● **PASSAGE PROVIDED**:
--- start ---

Crude oil and natural gas mineral rights on federal lands are generally regulated by the Government of Canada unless authority has been delegated to a territorial or provincial government.  In May 1993, the Canada Yukon Oil and Gas Accord was signed which allowed for the transfer to the Yukon Government of authority to administer and control hydrocarbon resources within that territory and for the establishment of an Oil and Gas Management Regime.  The transfer has now been completed.


Canada Southern is facing the expiry of certain of its leasehold mineral rights.  In the Petitot area of north east British Columbia, mineral leases totaling 5,208 acres (gross and net) expired in early 2004.


Production and Production Facilities

The Governments of Canada, Alberta, British Columbia, Saskatchewan, Yukon and Northwest Territories and Nunavut have enacted statutory provisions regulating the production of crude oil and natural gas.  These regulations may restrict the maximum allowable production from a well based on reservoir engineering and/or conservation practices.  The construction and operation of facilities to recover and process crude oil and natural gas are also subject to regulation.

--- end ---

● **SET TASKS**:
a - Using the passage above on Canadian oil and gas regulation, decide whether each statement agrees with it, answering yes or no and quoting the words of the passage that settle it: (i) The Canada Yukon Oil and Gas Accord was signed in May 1993. (ii) The transfer of authority to the Yukon Government is still in progress. (iii) The Petitot leases that expired covered 5,208 acres, both gross and net.
b - Pick up the passage on Canadian oil and gas regulation after its last sentence and carry it forward.

● **EXCERPTED DATA**:
--- start ---

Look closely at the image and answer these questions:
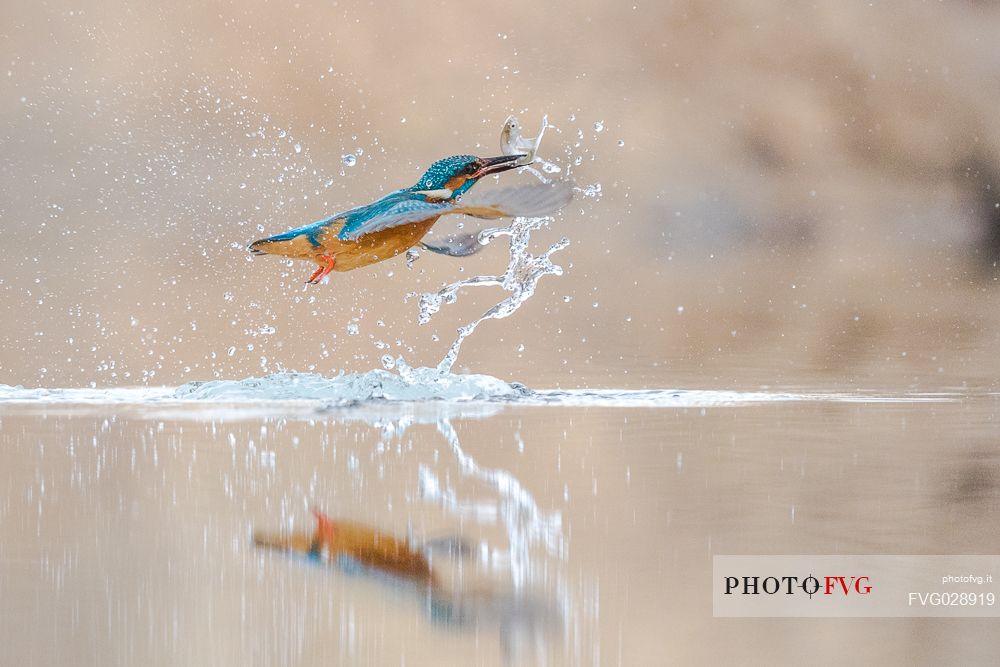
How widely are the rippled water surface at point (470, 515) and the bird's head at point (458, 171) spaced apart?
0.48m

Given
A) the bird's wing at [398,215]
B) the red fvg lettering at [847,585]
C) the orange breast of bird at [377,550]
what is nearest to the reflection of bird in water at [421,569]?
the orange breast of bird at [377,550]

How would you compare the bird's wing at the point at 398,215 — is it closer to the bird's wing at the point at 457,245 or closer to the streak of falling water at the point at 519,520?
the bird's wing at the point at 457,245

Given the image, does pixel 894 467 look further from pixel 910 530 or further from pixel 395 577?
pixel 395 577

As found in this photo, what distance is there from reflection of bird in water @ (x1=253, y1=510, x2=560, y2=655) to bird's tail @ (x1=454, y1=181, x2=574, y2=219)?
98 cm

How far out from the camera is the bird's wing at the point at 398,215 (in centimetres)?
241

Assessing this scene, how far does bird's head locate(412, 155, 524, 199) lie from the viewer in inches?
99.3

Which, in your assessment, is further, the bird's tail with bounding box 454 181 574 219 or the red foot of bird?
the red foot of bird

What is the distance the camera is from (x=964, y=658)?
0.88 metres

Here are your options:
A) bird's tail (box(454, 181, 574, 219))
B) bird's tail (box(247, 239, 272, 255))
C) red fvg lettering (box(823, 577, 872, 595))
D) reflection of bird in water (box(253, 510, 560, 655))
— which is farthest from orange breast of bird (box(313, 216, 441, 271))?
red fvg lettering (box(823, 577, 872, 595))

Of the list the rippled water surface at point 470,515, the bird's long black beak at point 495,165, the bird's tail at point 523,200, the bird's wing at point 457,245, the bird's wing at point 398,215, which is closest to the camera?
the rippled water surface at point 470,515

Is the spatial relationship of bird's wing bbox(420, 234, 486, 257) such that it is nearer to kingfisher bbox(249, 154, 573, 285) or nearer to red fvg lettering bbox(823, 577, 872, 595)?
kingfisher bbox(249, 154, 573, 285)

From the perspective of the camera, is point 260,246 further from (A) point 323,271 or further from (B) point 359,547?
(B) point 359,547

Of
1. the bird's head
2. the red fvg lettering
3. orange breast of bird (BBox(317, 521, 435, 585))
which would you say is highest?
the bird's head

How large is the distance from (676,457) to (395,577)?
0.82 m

--- end ---

● **TASK-BY-TASK RESULTS**:
a -
(i) Yes: "In May 1993, the Canada Yukon Oil and Gas Accord was signed"
(ii) No: "The transfer has now been completed."
(iii) Yes: "mineral leases totaling 5,208 acres (gross and net) expired in early 2004"

b -
Pricing and Marketing - Natural Gas


In Canada, the price of natural gas is determined by negotiation between buyers and sellers, with the result that the market determines the price of natural gas.  Natural gas exported from Canada is subject to regulation by the National Energy Board (“NEB”).  Exporters are free to negotiate prices and other terms with purchasers, provided that the export contracts must continue to meet certain criteria prescribed by the NEB.  As is the case with crude oil, natural gas exports for a term of less than two years must be made pursuant to an NEB order or, in the case of exports for a longer duration, pursuant to an NEB license and Governor in Council approval.


Pricing and Marketing - Crude oil

In Canada, producers of crude oil negotiate sales contracts directly with purchasers, with the result that the market determines the price of crude oil.  Certain purchasers periodically advertise for volumes of crude oil they are prepared to purchase and the price being offered for such volumes. The price depends in part on crude oil quality, prices of competing fuels, distance to market and the value of refined products.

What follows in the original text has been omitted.